Имя автора будет опубликовано после подведения итогов конкурса.

Гретель и Гензель

Посреди высоких елей с широко расставленными ветвями, на заросшей бурьяном опушке, в окружении терновника и дикой ежевики, стояла старая, покрытая мхом и лишайником хижина. Ветхая хибара почти целиком ушла в землю. Крытая лапником крыша покрылась толстым слоем земли и жухлых листьев. Засиженные мошкарой окна подслеповато смотрели на заросшую бурьяном опушку и ельник, а под крыльцом разрастался муравейник.

В один из погожих весенних дней проходивший мимо лесничий заметил за помутневшей слюдой огонёк. Еле заметная тропка тянулась от гнилого порога к краю опушки. Над покосившейся трубой вился сизоватый дымок.

Хижина стала обитаемой.

 

***

С душераздирающим скрипом дверь хлопнула о косяк, и из дома, пятясь задом, вышла девушка с дымящимся тазом в руках. Она сделала несколько шагов по утоптанной траве, мимо зарослей крапивы и куста боярышника. Подойдя почти к самому краю опушки, окинула взглядом лес.

Несколько минут по-кошачьи зелёные глаза неотрывно следили за еле колышущейся хвоей. Лёгкий ветер шевелил упавшие до пят волосы и широкую юбку, обдувал белые, как кость, груди. Мутная жидкость в тазу с серыми рыхлыми ошмётками парила прозрачным дымом и мерзким, маслянисто-мясным духом. Периодически по ней пробегали чёрные искры.

Справа в терновнике что-то хрустнуло, и ведьма с торжествующим воплем выплеснула содержимое таза на кусты. Вонючая волна неестественно широким пластом взрезала воздух, когда из зарослей навстречу ей высоко выпрыгнула чёрная фигура. Она, поджав ноги, перелетела воду, плащ плеснул по воздуху вороньим крылом, и узкая полоса стали со свистом вошла в шею ведьмы.

 

***

Сегодня в доме главы города Мондарта, господина Тира, было неестественно тихо. Оцепенение будто разом напало на всех, от господ до последнего слуги. Помалкивали обычно говорливые кухарки и горничные; работники безмолвно покуривали у распахнутых дверей амбара или молча рубили дрова. Даже птицы на заднем дворе и лошади в стойлах притихли.

Сам глава Тир сидел в своём кабинете в угловом флигеле и периодически поглядывал в окно, завешенное густым хмелем. В гостиной жена главы что-то вязала дрожащими пальцами.
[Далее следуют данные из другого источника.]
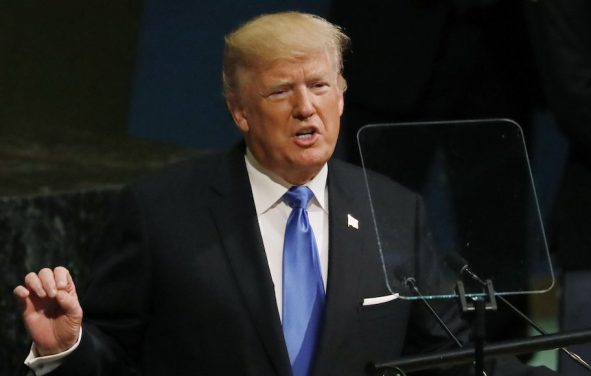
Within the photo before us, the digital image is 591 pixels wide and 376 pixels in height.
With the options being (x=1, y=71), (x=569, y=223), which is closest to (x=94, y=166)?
(x=1, y=71)

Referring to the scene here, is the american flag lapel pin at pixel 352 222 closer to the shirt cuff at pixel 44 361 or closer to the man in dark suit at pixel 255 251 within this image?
the man in dark suit at pixel 255 251

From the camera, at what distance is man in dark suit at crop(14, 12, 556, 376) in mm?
3137

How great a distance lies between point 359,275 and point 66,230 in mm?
1102

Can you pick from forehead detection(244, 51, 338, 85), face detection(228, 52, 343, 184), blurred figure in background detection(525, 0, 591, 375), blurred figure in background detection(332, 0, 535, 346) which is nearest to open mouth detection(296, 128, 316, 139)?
face detection(228, 52, 343, 184)

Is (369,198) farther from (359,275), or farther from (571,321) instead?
(571,321)

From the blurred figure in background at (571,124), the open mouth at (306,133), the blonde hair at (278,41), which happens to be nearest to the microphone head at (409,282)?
the open mouth at (306,133)

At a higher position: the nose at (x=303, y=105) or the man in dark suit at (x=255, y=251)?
the nose at (x=303, y=105)

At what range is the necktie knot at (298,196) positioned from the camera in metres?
3.22

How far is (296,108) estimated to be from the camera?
3141 millimetres

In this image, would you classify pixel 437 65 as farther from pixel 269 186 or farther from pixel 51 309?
pixel 51 309

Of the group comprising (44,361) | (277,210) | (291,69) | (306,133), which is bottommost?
(44,361)

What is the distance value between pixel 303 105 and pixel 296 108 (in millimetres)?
Answer: 19

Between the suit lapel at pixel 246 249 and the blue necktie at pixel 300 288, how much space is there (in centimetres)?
5

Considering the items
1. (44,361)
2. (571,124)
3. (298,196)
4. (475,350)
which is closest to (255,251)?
(298,196)
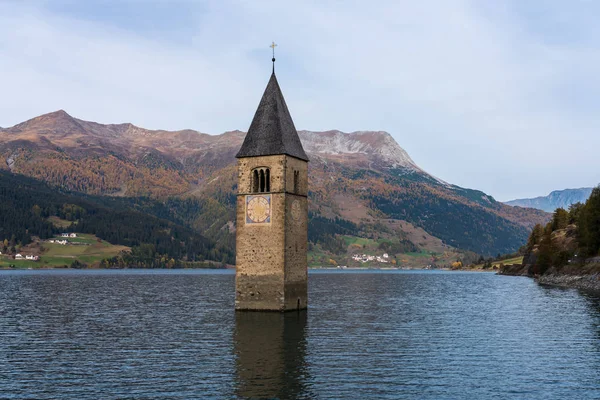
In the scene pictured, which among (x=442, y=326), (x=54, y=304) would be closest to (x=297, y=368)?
(x=442, y=326)

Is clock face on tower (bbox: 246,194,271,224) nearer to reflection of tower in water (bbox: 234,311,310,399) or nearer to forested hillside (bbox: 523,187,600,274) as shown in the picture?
reflection of tower in water (bbox: 234,311,310,399)

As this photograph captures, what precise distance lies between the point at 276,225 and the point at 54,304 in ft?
148

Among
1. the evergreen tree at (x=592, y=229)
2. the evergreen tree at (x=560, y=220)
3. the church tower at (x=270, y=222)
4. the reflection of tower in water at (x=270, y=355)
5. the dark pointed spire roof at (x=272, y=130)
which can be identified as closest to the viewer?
the reflection of tower in water at (x=270, y=355)

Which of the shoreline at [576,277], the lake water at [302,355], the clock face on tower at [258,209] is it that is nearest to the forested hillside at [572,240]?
the shoreline at [576,277]

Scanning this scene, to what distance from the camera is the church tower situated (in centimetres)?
6144

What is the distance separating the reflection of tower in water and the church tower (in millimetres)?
2370

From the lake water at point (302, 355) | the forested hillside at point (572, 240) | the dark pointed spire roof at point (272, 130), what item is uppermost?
the dark pointed spire roof at point (272, 130)

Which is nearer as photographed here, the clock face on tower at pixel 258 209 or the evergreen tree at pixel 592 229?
the clock face on tower at pixel 258 209

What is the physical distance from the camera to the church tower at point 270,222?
61438mm

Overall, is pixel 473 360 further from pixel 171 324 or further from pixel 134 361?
pixel 171 324

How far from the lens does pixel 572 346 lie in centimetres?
4656

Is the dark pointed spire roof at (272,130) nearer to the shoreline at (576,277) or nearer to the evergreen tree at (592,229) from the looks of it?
the shoreline at (576,277)

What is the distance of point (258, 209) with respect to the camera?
62.8 metres

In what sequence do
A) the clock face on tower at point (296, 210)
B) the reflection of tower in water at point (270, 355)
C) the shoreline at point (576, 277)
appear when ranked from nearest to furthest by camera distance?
the reflection of tower in water at point (270, 355) → the clock face on tower at point (296, 210) → the shoreline at point (576, 277)
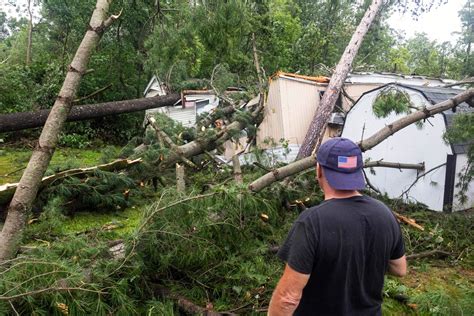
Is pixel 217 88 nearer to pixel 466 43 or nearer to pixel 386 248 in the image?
pixel 386 248

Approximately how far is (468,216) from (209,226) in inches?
151

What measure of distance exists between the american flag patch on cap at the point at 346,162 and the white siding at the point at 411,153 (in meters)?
3.86

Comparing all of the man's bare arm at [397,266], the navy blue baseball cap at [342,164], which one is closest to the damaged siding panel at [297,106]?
the man's bare arm at [397,266]

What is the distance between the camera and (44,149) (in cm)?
350

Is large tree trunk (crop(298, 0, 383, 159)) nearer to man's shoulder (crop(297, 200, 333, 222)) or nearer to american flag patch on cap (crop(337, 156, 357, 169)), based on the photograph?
american flag patch on cap (crop(337, 156, 357, 169))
Их сын, Якоб Тир, стоял у чёрного входа, опершись на перила крыльца. Это был высокий широкоплечий мужчина с буйными русыми кудрями и небольшой опрятной бородкой. В данный момент Якоб будто целиком сосредоточился на курительной трубке, в которой его похожие на поленца пальцы тщательно утрамбовывали табак.

Со стороны проулка донёсся стук копыт. С каждой секундой он был всё ближе и ближе, и Якоб вскинул голову, щуря глаза в сторону звука. Не глядя, он чиркнул спичкой о стену дома и закурил.

Когда он первый раз пыхнул колечком дыма, на улицу перед домом Тиров выехала рысью гнедая кобыла с закутанным в чёрное всадником. Он въехал во двор, и Якоб сошёл с крыльца навстречу.

Всадник спешился. Плащ распахнулся, открывая женскую фигуру в потрёпанном костюме для верховой езды и высоких, замызганных сапогах. Рука в потёртой перчатке приподняла край шляпы, другая приспустила ворот плаща, открывая обезображенное шрамом узкое лицо с впалыми щеками и цепкими жёлтыми глазами.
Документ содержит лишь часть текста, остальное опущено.